Document section:
▬▬▬
Wind farms contributed 15% of total electricity generation in Europe in 2020, the sector’s highest ever contribution to the region’s power mix, according to new analysis by EnAppSys.

A total of 429 terrawatt-hours (TWh) of electricity was generated by wind farms last year, up 4% on 2019, out of a total of 2727TWh, EnAppSys said.

Overall, renewables delivered 41% of Europe’s power last year, nuclear 25% and fossil-fuels 33%.

Clean power output was 1116TWh, up 8% on 2019’s 1035TWh.

EnAppSys said all sectors of renewables increased output last year, apart from waste-to-energy.

Hydro was the largest component contributing 477TWh or 43% of clean power output, followed by wind 36%, solar 11%, biomass 8% and 1% from waste.

Germany generated the most wind, with Spain, UK, France and Sweden also relying on significant volumes from the sector, the analysts said.

EnAppSys director Jean-Paul Harreman said: “Amid the global drive to move to cleaner electricity sources, many European countries see wind farms as an increasingly vital component of the overall power mix.

“This trend was seen very starkly in the 2020 data and is likely to become more pronounced in the next few years.

“All segments of the renewable sector except waste saw increases in generation from 2019 levels, with solar and hydro seeing increases of 12% in output.”
▬▬▬
Data for review:
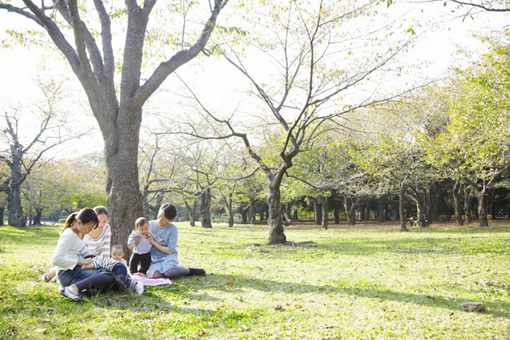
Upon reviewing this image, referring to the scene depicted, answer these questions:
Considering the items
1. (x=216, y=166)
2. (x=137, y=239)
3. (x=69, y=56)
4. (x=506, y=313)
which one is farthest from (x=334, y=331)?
(x=216, y=166)

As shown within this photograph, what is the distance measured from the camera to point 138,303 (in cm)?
570

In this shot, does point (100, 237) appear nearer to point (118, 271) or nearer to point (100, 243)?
point (100, 243)

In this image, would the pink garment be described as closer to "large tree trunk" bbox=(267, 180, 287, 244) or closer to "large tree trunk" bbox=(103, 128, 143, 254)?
"large tree trunk" bbox=(103, 128, 143, 254)

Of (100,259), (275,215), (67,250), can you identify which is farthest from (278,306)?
(275,215)

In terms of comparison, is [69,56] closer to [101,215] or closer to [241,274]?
[101,215]

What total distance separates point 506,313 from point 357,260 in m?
6.21

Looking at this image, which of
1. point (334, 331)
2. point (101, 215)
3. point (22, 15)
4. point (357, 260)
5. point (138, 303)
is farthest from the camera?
point (357, 260)

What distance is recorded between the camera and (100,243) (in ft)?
24.4

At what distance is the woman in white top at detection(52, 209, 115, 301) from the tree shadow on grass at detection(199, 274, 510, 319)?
6.71 feet

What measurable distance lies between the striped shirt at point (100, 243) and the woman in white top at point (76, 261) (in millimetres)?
1457

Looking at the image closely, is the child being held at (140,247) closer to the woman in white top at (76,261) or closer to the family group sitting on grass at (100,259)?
the family group sitting on grass at (100,259)

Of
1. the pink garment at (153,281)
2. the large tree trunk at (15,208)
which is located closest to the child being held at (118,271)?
the pink garment at (153,281)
▬▬▬
Brief: Please carry on the article above about wind power's share of Europe's 2020 electricity, starting after its final sentence.

Your response:
He added that while the 2020 generation mix was broadly in line with previous years, the impact of lockdowns on demand levels was noticeable, particularly during the second quarter.

He said: “There have been variations in demand shapes throughout the pandemic since March, partly due to the different strategies adopted by countries to deal with Covid-19.

“In February, Germany and France had similar shapes and levels, while in Q2 and Q3, Germany had significantly higher peaks and lower troughs than France relative to their averages.

“Moving into Q4, demand in Germany fell more steeply than that in France as the German lockdown increased in severity.

“The Italian demand shape saw a large initial dip in February, as steps were first taken to try to control the coronavirus. Since then, it picked up over the summer, reduced slightly in Q3 and remained relatively stable in Q4.”